__PAGE EXTRACT__:

Shannon is a writer, designer and adventure seeker based out of the beautiful PNW. She’s a proud fisherman’s wife, and spends much of her downtime curled up with a book and a London Fog in hand. On her working days, you can usually find her working in her studio over at AllyBeth Design Co – where she designs and creates quality stained wooden decor for the modern home.
Where did the idea for your company come from?
Owning a creative company has been something I have wanted to do for as long as I can remember. While other kids in middle school were joining clubs and hanging with friends, I was taking craft classes at the local community centre and scrapbooking classes at the paper supply store. While I’d previously owned my own bookkeeping and VA company, I knew I found my calling when I began making much of the decor for our 2013 wedding. Not only was there a huge gap in what I was looking for versus what was available to me (hence why I make most of the decor myself), I was also able to sell it all in record time after our wedding was over. I had a particular style that I was consistently drawn towards, and it was apparent that it resonated with others as well! Of course, we’ve changed our style quite a bit since then, but idea has always remained the same – to create quality home decor that stands the test of time, is modern without being too (short term) trendy, and is able to be used both as event decor and home decor.
What does your typical day look like and how do you make it productive?

__WRITTEN EXERCISE A__: In the records below, print the stretch from the line containing "Given this picture, is" through the line containing "Of the monkey's" with every character unchanged.

__MATERIAL FOR THE TASK__:
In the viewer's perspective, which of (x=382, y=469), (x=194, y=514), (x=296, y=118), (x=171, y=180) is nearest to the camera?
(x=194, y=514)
--
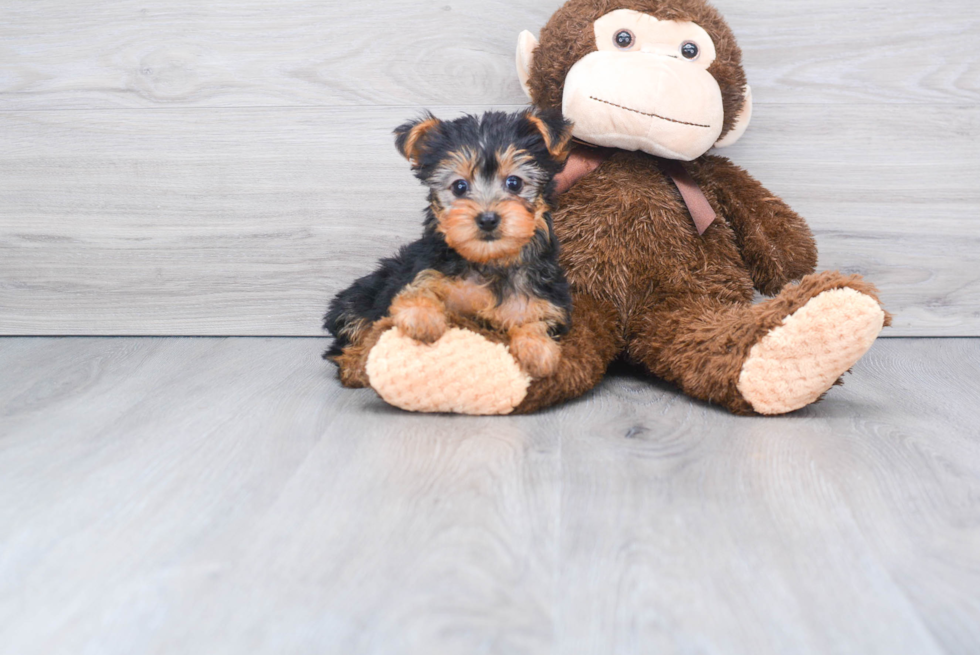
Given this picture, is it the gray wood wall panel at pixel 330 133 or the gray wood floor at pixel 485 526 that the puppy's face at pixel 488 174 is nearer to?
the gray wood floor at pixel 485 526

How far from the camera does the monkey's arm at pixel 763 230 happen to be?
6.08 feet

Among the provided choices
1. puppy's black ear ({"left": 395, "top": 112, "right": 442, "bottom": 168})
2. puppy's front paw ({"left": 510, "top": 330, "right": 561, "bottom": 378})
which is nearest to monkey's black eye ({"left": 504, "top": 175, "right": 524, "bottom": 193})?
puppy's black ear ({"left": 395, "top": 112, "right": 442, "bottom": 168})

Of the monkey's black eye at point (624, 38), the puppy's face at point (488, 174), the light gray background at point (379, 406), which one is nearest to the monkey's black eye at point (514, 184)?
---
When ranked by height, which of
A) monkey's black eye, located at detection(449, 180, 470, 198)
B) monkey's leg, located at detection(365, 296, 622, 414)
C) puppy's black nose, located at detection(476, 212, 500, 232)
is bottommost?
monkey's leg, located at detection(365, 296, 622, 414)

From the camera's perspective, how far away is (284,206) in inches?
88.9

__WRITTEN EXERCISE B__: From the interview about the wooden decor company, output the stretch from "Shannon is a" through "company come from?" word for word.

__RESPONSE A__:
Given this picture, is it the gray wood wall panel at pixel 330 133 or the gray wood floor at pixel 485 526 that the puppy's face at pixel 488 174 is nearer to?
the gray wood floor at pixel 485 526

How far from the camera does the monkey's arm at pixel 763 230 happen to be?
6.08 feet

Among the provided choices
1. puppy's black ear ({"left": 395, "top": 112, "right": 442, "bottom": 168})
2. puppy's front paw ({"left": 510, "top": 330, "right": 561, "bottom": 378})
which is nearest to monkey's black eye ({"left": 504, "top": 175, "right": 524, "bottom": 193})?
puppy's black ear ({"left": 395, "top": 112, "right": 442, "bottom": 168})

Of the monkey's black eye at point (624, 38), the puppy's face at point (488, 174), the light gray background at point (379, 406), which one is nearest to the monkey's black eye at point (514, 184)?

__RESPONSE B__:
Shannon is a writer, designer and adventure seeker based out of the beautiful PNW. She’s a proud fisherman’s wife, and spends much of her downtime curled up with a book and a London Fog in hand. On her working days, you can usually find her working in her studio over at AllyBeth Design Co – where she designs and creates quality stained wooden decor for the modern home.
Where did the idea for your company come from?